▶ _EXERCISE AIM_
Print the lines of the items below word for word, beginning with the line that holds "In the photo, which of" and ending with the line that holds "A: 72.2 metres", both included.

begin DATA SUPPLIED

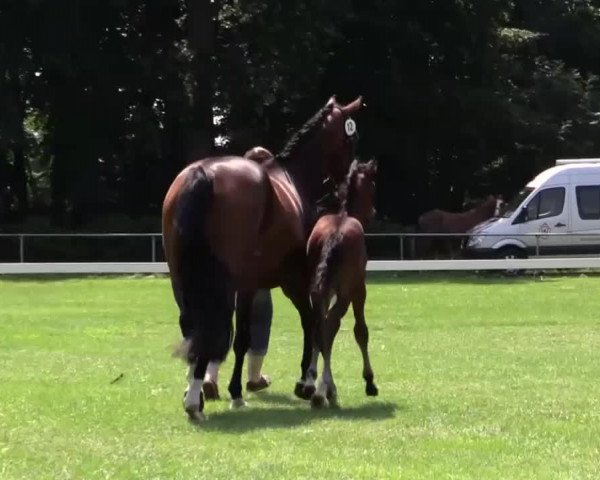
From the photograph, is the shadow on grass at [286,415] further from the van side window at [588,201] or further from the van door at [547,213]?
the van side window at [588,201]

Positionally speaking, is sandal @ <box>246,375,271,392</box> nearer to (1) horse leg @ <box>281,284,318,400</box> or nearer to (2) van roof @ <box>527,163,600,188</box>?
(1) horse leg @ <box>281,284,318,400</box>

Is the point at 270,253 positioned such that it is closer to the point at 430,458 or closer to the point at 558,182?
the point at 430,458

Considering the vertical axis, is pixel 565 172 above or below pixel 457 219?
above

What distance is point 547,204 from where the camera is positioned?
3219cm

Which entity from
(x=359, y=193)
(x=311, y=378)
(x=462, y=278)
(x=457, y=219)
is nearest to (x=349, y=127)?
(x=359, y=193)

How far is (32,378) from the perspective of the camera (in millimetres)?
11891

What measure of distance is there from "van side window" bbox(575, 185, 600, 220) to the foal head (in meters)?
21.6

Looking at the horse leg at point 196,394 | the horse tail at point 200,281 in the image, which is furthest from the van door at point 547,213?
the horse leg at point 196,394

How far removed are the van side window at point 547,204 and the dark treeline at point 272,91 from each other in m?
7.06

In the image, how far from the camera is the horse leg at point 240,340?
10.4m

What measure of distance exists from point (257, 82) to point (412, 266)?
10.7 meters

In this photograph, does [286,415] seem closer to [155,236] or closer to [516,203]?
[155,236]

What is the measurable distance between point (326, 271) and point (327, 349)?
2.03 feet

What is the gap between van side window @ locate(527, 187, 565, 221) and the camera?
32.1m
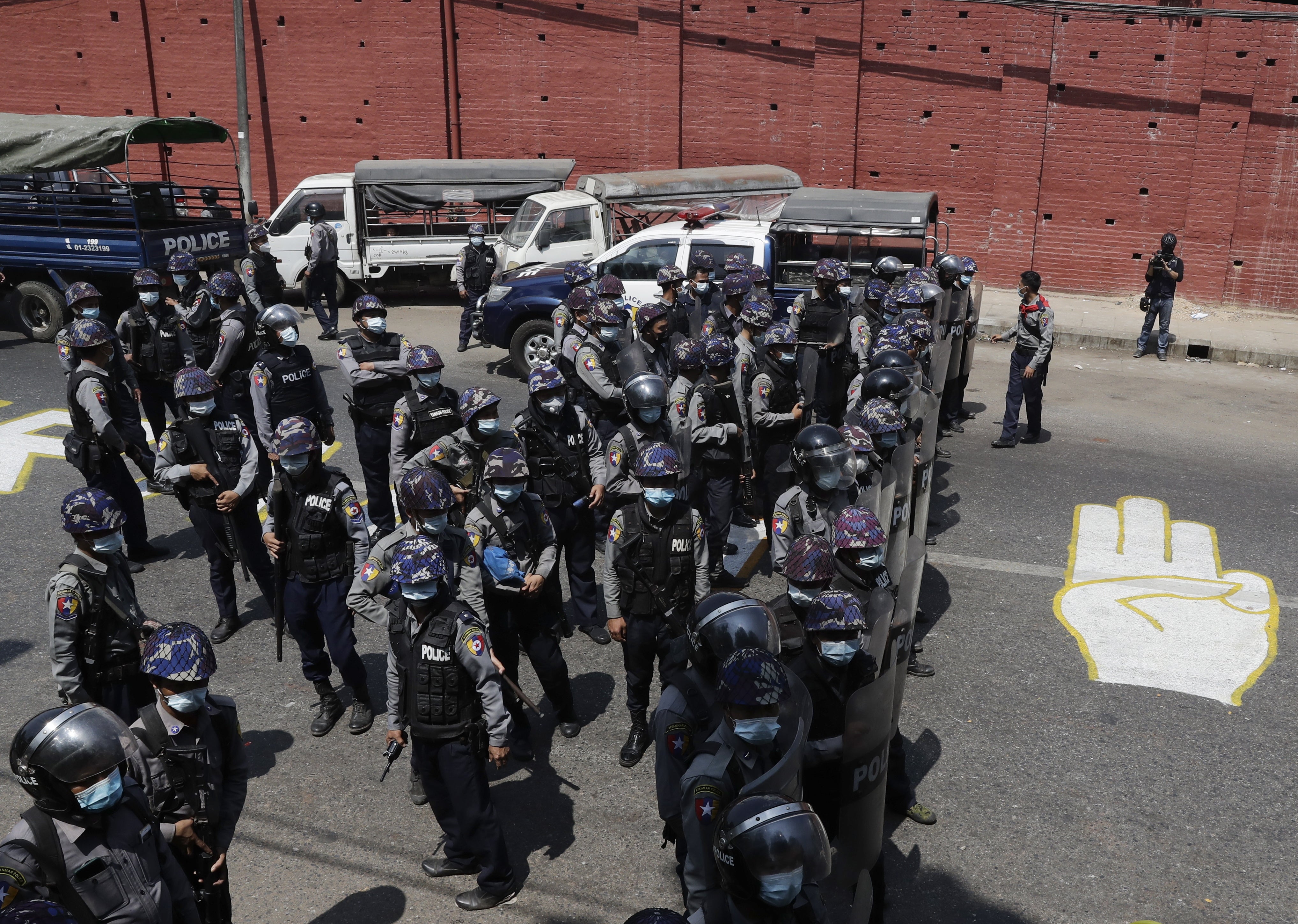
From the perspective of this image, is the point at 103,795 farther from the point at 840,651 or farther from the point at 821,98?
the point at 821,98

end DATA SUPPLIED
begin DATA SUPPLIED

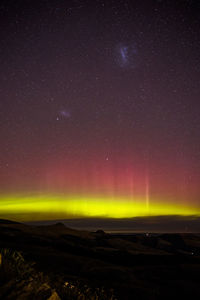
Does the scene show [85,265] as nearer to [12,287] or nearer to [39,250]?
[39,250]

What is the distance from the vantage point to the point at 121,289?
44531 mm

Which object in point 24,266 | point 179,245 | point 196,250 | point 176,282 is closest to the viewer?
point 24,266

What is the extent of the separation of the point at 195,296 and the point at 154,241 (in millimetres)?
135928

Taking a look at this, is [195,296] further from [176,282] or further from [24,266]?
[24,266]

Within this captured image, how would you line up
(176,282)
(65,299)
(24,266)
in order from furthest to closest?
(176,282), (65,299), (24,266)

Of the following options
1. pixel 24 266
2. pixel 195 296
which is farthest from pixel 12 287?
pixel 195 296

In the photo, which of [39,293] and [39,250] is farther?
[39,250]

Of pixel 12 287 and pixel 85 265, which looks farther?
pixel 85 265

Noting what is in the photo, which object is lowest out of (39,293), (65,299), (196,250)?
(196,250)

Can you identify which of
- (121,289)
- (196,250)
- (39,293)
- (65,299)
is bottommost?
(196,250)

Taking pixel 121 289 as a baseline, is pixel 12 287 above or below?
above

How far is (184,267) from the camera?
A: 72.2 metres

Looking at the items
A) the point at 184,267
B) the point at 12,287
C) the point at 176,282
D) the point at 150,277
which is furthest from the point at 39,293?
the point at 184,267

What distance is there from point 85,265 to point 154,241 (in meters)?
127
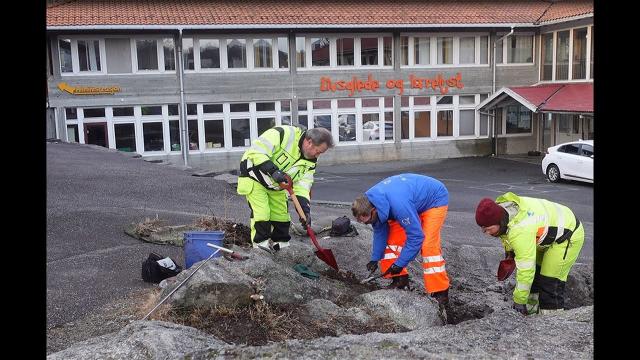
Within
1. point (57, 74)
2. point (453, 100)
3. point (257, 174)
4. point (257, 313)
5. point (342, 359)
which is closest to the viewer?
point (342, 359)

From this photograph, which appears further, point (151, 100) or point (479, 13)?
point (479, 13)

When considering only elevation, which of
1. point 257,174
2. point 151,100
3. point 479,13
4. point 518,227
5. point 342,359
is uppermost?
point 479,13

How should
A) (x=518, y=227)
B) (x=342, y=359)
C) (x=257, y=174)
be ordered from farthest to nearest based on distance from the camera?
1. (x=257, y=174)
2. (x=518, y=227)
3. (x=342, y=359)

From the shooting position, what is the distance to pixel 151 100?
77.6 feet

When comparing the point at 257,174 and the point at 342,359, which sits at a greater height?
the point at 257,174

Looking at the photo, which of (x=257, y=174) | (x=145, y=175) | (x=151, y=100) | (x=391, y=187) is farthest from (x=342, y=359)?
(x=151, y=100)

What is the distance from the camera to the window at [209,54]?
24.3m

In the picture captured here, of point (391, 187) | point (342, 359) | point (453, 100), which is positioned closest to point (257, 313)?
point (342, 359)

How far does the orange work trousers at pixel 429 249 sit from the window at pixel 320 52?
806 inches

end DATA SUPPLIED

▶ _ANSWER TO THIS TASK_
In the photo, which of [39,293] and [39,250] is farther?
[39,250]

Of pixel 12 287 and pixel 85 265, which looks farther?
pixel 85 265

Noting what is in the photo, which object is lowest out of (39,293), (65,299), (196,250)?
(196,250)

Can you identify which of
- (121,289)
- (196,250)
- (39,293)
- (65,299)
is bottommost?
(196,250)

Taking pixel 121 289 as a baseline, is pixel 12 287 above or below?
above

How far is (184,267) from the camera?
A: 72.2 metres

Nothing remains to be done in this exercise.